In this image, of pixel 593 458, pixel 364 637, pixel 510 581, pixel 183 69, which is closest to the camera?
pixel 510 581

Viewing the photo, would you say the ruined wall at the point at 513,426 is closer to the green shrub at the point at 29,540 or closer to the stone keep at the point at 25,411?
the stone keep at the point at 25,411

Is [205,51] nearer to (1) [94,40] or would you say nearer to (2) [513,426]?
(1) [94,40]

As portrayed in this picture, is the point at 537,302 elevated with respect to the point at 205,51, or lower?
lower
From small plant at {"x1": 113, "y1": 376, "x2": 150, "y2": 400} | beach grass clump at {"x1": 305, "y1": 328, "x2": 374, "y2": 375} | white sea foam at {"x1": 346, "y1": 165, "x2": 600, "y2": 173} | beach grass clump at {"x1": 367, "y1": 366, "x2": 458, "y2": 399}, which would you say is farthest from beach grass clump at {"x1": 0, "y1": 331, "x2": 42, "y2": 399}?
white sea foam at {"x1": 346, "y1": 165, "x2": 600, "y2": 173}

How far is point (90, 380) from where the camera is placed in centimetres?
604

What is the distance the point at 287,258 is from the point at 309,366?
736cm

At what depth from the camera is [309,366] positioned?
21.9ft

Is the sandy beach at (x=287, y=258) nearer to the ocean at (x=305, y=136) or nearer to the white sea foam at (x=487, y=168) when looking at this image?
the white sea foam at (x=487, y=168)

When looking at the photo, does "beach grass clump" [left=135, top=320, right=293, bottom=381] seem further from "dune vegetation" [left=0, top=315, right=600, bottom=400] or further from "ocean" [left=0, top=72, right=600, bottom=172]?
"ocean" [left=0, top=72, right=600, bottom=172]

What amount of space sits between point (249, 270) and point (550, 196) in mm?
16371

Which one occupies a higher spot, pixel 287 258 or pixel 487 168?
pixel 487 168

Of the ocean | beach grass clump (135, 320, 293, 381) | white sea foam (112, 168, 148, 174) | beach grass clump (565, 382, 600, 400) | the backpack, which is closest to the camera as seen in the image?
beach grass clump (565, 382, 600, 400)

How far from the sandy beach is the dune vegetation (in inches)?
------
AIM OF THE TASK:
Please copy the material word for word, starting at the line that contains "Which one occupies" and ending at the end of the material.

EXERCISE SOLUTION:
Which one occupies a higher spot, pixel 287 258 or pixel 487 168?
pixel 487 168

Of the ocean | beach grass clump (135, 320, 293, 381) | white sea foam (112, 168, 148, 174) | beach grass clump (565, 382, 600, 400) | the backpack, which is closest to the camera as seen in the image?
beach grass clump (565, 382, 600, 400)

How far from the sandy beach is the dune vegetation (in inches)?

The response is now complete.